13 May 2025

Steve McQueen plays a concerto without musicians at Dia Beacon

At Dia Beacon, Oscar-winning artist and filmmaker Steve McQueen is presenting one of the most abstract and striking installations of his career until May 26th: a bass concerto played by an ensemble of light panels and loudspeakers.

  • By Cyrus Goberville.

  • Published on 13 May 2025. Updated on 29 July 2025.

    Steve McQueen’s bass concerto at Dia Beacon

    When arriving at Dia Beacon Foundation, a peaceful temple of American minimalist architecture in the Hudson Valley, New York, you will be greeted by an unusual hum – low frequencies beckon from its depths. It’s hard to ignore them, as their spectrum is so low they’re often felt more than they’re heard. Touring the collection, the sound seems to vanish, but the vibrations are never far behind.

    To get to the root of these rumblings, you will have to go down a service stairwell into one of the most abstract works ever created by the British artist and Oscar-winning director Steve McQueen. A vast, empty 30,000-square-foot basement outfitted with sixty ceiling-mounted light panels that imperceptibly shift the color spectrum, and three stacks of Meyer 900-LFC subwoofers. Subtly arranged, the speakers deliver a bass concerto that builds to a crescendo in a matter of minutes.

    An artist deeply attuned to sound

    Sound has always been central to Steve McQueen’s work. One can think of Girls, Tricky, his vibrant 2001 portrait of the Massive Attack founder, or more recently, his ode to reggae’s Lovers Rock genre in his 2020 BBC series Small Axe. But with Bass, the artist goes further. Five outstanding bassists were brought together in the Dia basement for improvisational sessions conducted by the artist himself.

    Assuming the role of conductor, McQueen guides them in exploring the sounds of an instrument that echoes the forced journey of enslaved people across the “Middle Passage” [the Atlantic crossing endured by enslaved people taken by force from Africa to be exploited in America, ed.]. The great American bassist Marcus Miller (b. 1959) syncs with the ancestral n’goni rhythms of Mamadou Kouyaté (d. 1991), brought from Mali for these site-specific recordings. The electric bass of Jamaican Aston Barrett Jr. (b. 1990) contrasts with the acoustic stylings of the young Laura Simone Martin (b. 2005), before merging with the improvisations of one of American neo soul’s rising stars, Meshell Ndegeocello (b. 1968).

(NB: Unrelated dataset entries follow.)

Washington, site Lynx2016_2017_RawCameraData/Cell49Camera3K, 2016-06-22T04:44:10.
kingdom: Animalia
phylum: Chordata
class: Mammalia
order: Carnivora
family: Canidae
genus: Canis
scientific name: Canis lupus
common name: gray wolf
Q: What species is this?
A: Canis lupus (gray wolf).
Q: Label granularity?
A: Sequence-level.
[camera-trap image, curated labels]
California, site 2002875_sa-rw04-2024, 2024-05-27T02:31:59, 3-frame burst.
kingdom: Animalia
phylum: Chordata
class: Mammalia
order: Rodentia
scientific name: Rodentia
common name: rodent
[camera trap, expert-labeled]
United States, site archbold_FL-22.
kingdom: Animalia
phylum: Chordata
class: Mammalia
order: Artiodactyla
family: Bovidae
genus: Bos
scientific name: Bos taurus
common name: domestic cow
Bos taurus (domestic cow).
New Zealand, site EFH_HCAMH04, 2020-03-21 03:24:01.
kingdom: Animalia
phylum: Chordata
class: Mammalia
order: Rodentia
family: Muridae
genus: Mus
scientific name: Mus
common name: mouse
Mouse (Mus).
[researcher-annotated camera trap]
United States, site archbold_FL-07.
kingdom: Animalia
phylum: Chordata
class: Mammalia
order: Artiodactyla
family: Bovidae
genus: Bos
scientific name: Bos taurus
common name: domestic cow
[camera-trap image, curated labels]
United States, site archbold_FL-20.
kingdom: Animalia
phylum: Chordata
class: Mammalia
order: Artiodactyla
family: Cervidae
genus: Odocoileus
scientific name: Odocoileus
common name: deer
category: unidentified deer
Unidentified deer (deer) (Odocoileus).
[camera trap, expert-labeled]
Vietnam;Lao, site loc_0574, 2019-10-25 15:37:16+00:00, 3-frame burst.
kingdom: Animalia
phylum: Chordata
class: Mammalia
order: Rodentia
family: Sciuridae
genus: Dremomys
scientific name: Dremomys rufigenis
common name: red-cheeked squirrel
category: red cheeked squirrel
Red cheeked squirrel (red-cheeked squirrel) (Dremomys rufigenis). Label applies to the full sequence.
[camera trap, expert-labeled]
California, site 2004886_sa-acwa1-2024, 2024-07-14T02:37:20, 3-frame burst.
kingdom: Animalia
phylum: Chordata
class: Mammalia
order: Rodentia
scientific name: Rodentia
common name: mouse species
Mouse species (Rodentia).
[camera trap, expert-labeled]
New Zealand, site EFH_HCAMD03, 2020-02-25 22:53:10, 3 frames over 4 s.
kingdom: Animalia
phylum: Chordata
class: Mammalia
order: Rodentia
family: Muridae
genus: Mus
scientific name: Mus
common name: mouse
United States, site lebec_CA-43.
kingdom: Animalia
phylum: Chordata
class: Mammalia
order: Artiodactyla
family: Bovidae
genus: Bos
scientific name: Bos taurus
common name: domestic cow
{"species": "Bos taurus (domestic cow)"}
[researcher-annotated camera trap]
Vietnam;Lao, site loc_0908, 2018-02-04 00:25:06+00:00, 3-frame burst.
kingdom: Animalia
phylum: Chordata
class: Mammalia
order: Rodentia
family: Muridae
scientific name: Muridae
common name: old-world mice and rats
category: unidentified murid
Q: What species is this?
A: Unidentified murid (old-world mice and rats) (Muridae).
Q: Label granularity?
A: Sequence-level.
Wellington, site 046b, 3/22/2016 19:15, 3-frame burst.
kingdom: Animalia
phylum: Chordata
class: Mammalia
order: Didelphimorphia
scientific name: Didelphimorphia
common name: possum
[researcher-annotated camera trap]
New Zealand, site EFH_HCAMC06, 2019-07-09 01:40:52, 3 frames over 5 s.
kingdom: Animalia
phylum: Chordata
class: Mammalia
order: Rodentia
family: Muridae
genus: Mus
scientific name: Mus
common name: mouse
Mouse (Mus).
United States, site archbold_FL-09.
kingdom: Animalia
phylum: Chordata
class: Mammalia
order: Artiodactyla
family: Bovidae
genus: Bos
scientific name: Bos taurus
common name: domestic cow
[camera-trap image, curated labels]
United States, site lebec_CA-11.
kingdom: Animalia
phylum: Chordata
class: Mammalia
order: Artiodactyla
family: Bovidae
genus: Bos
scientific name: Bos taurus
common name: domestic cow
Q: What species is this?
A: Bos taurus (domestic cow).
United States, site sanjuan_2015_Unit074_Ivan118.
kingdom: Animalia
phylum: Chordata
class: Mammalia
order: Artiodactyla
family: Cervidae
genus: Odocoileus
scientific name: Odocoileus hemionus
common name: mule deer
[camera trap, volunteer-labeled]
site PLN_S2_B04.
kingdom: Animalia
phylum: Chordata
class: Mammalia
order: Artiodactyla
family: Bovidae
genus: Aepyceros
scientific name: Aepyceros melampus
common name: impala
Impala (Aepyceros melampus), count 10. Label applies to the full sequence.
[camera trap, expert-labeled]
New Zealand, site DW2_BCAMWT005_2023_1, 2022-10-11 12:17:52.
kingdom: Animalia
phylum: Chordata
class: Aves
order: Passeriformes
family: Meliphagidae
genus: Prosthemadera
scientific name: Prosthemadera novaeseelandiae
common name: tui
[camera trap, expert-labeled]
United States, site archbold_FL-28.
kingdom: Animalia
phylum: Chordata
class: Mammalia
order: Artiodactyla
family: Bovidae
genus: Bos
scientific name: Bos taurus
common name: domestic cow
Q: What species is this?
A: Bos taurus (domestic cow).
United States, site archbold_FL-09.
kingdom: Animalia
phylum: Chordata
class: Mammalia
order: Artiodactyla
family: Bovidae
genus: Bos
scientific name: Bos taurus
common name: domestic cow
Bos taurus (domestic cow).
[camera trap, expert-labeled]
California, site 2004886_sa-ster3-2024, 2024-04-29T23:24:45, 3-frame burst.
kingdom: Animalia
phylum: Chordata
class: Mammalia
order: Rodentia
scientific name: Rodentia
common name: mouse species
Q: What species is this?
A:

    This installation has no clear beginning or end. It replaces each musician with a speaker set precisely where they played to achieve the impossible: harmonic symbiosis between five distinct basses. Bathed in light, the visitors are invited to a resonant meditation on the traumatic history of a legendary instrument. One that becomes a tangible metaphor for both past and present.

    Steve McQueen, exhibition open until May 26th, 2025, at the Dia Beacon Foundation, United States.
    The Marian Goodman Gallery in Paris will dedicate an exhibition to Steve McQueen from May 24th to July 25th, 2025.